Poly rope that does not stretch is need for winch. I use 3/8 leaded line left over from my long lining days rated to 2500 pounds. I use 250 feet to reach logs. A capstan can handle any length and this stuff comes in 600 foot rolls but more than this is hard to handle and becomes a tangled mess. 

Guests can not see images in the messages. Please register in the forum.

More misc. tools include an extra Hayden lumber maker for temporary set ups, what looks like a come-along is another rope winch, a short cant hook (get a large one and you’ll see why I use a small one), pipe with a sharp point to the side is a hookeroon to move and lift logs without bending over and the ramps will roll logs over obstacle or onto a trailer.

Guests can not see images in the messages. Please register in the forum.
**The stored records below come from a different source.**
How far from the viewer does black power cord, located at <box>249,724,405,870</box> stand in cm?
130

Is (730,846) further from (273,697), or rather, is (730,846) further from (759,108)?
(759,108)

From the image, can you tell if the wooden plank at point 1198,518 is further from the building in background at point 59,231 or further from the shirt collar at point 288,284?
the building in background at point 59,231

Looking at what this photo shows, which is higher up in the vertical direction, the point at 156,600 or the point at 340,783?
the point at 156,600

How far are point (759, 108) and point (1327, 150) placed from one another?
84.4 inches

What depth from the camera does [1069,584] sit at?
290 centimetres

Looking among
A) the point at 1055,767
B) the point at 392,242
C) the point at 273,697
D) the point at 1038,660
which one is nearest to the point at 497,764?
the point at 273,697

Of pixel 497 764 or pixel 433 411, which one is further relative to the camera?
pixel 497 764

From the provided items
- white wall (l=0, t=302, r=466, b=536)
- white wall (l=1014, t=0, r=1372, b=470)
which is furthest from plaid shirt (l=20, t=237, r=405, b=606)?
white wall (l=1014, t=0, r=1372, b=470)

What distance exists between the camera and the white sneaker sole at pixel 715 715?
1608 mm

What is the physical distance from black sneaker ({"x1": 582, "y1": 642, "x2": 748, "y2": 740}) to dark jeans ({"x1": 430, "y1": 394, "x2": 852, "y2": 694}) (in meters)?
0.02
I find it easier to build with shorter lumber than deal with large logs and the small end of log determines size of lumber and the longer it is the more it tapers down in size wasting wood. For now I will just use my small trailer and yard tractor to move logs from wood lot. I have hauled logs up 16 feet in length in the center of this trailer and I can also haul it with my compact car and do tree removal for friends and I keep the wood. Firewood is another by product you will have doing this too.

Guests can not see images in the messages. Please register in the forum.
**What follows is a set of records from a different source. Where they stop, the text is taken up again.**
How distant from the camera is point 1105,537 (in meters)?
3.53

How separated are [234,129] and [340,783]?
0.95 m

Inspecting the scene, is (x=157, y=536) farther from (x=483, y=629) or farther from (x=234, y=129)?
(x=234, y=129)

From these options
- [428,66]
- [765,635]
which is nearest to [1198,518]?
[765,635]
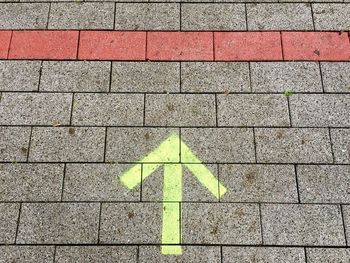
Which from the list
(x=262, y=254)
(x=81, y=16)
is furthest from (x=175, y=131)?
(x=81, y=16)

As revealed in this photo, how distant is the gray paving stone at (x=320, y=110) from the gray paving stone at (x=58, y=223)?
221 cm

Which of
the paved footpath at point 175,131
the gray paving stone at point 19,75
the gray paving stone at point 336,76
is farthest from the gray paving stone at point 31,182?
the gray paving stone at point 336,76

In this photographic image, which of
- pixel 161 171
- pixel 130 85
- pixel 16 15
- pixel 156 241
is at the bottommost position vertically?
pixel 156 241

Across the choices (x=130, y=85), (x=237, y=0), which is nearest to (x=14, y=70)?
(x=130, y=85)

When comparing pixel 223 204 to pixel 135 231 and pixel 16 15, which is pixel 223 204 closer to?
pixel 135 231

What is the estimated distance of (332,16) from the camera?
468 cm

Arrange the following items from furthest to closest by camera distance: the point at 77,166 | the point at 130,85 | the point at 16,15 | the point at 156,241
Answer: the point at 16,15 < the point at 130,85 < the point at 77,166 < the point at 156,241

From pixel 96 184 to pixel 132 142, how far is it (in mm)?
540

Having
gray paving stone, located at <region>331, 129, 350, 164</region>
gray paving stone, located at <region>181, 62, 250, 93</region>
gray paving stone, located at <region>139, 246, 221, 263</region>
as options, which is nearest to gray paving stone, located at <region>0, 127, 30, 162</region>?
gray paving stone, located at <region>139, 246, 221, 263</region>

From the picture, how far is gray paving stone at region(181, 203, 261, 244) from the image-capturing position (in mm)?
3791

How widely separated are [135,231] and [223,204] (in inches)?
33.8

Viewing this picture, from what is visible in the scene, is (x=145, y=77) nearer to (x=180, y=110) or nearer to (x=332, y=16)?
(x=180, y=110)

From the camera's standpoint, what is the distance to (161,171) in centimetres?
400

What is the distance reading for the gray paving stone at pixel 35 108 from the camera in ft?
13.8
If you purchase a sawmill you’ll wind up getting this stuff but if you get this stuff first you may find you may not need or want to get a sawmill. If you do you will have made enough money to pay for it.

----------


## randyt

nice post AS, 

loaded with great info, I've been wanting to try a chainsaw mill. I have tried the hayden style. instead of hauling the logs out do you ever cut the lumber right where the tree fell? It seems like hauling the finished product out would be more effective and the mess would be left. 
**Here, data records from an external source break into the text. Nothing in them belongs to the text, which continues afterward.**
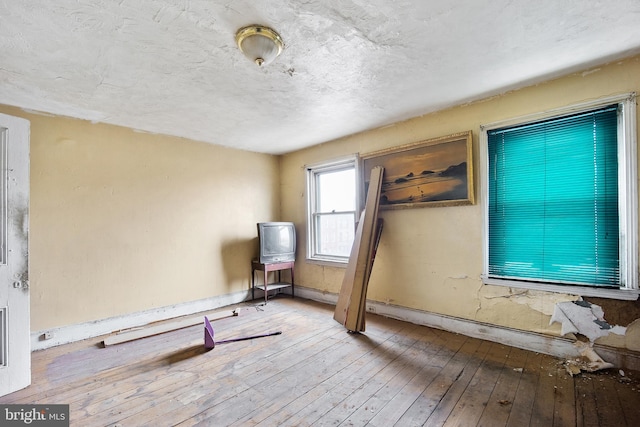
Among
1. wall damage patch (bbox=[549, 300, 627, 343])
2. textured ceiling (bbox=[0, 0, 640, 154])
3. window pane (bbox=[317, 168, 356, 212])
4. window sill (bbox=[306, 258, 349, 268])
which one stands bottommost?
wall damage patch (bbox=[549, 300, 627, 343])

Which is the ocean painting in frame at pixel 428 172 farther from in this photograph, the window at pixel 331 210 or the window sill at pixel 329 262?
the window sill at pixel 329 262

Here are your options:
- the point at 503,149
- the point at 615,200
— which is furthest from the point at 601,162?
the point at 503,149

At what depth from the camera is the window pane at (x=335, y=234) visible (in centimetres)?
418

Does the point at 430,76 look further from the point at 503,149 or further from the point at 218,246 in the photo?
the point at 218,246

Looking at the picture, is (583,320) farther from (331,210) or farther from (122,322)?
(122,322)

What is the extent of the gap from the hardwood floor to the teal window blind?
797 mm

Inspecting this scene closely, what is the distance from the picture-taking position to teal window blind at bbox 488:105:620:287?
2303mm

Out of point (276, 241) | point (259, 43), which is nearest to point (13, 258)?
point (259, 43)

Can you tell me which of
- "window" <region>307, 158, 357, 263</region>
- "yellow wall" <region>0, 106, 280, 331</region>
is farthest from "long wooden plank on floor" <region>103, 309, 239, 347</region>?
"window" <region>307, 158, 357, 263</region>

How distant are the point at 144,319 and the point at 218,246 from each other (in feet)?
4.17

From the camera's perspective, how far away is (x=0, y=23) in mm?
1637

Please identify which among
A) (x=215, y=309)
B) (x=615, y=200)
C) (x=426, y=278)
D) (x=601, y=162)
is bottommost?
(x=215, y=309)

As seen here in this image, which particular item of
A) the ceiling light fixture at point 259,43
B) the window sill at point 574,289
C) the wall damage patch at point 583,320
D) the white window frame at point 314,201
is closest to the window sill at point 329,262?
the white window frame at point 314,201

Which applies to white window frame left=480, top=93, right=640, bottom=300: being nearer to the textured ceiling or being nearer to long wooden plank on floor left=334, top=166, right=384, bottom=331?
the textured ceiling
I must add to that you have some great gear. I have gear similar but it's wood handled. those composite handles are tough but shoot I can't bring myself to upgrade as long as my old stuff is still working and as long as there is a half dozen cant hooks hanging in the barn 

I don't know if I mentioned it before but my brother in laws and I have a 01 frick circular mill. I understand what you are saying about saw hammering. I gathered up my grandfathers  hammering bench and tools the other day. Even though I helped out in his shop I'm a long ways from properly hammering a saw.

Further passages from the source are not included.